**Data:**
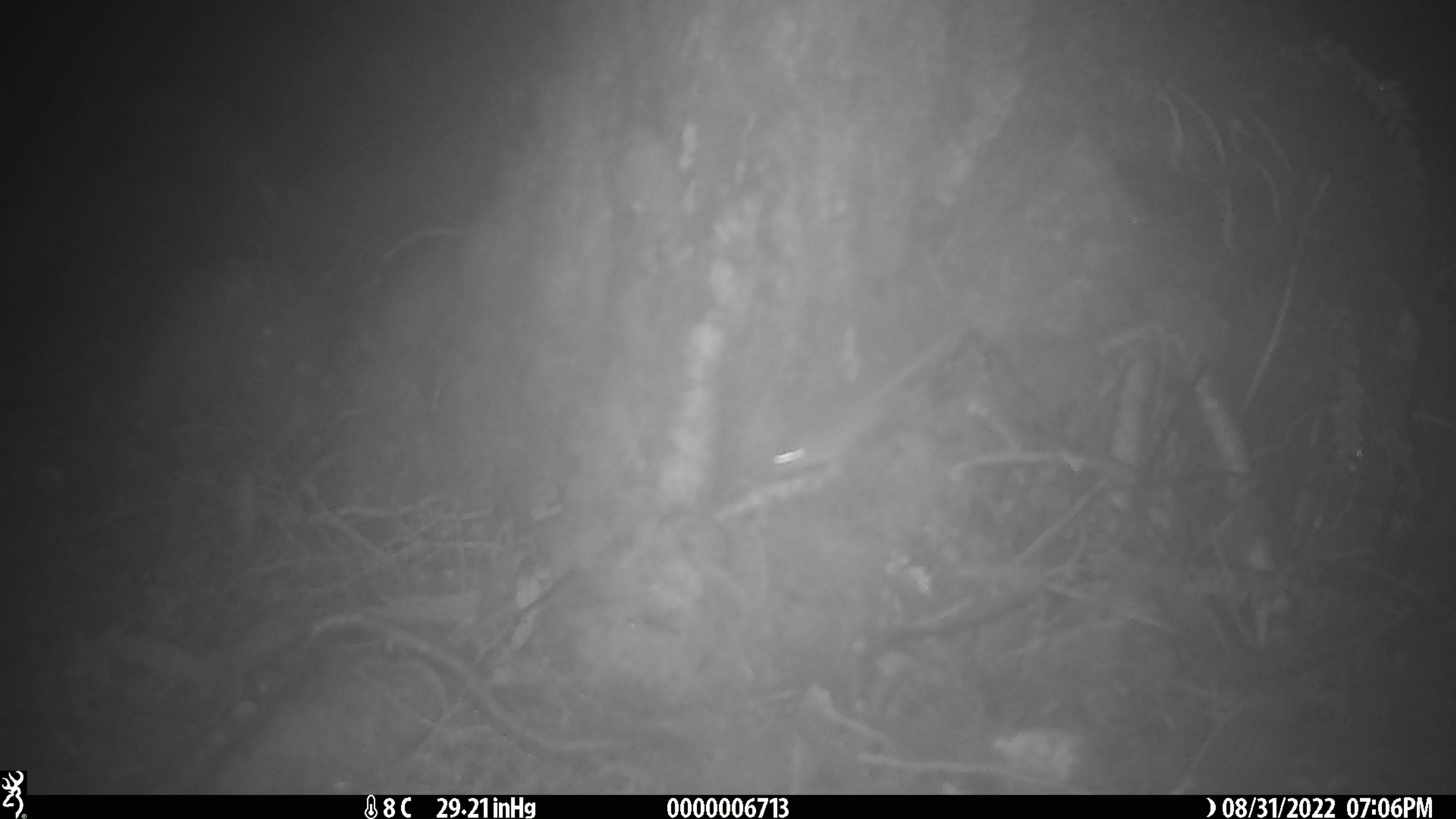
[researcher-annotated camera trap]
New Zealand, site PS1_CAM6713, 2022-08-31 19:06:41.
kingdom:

**What is being asked:**
With the images omitted, repeat all the data word for word.

**Written solution:**
[researcher-annotated camera trap]
New Zealand, site PS1_CAM6713, 2022-08-31 19:06:41.
kingdom:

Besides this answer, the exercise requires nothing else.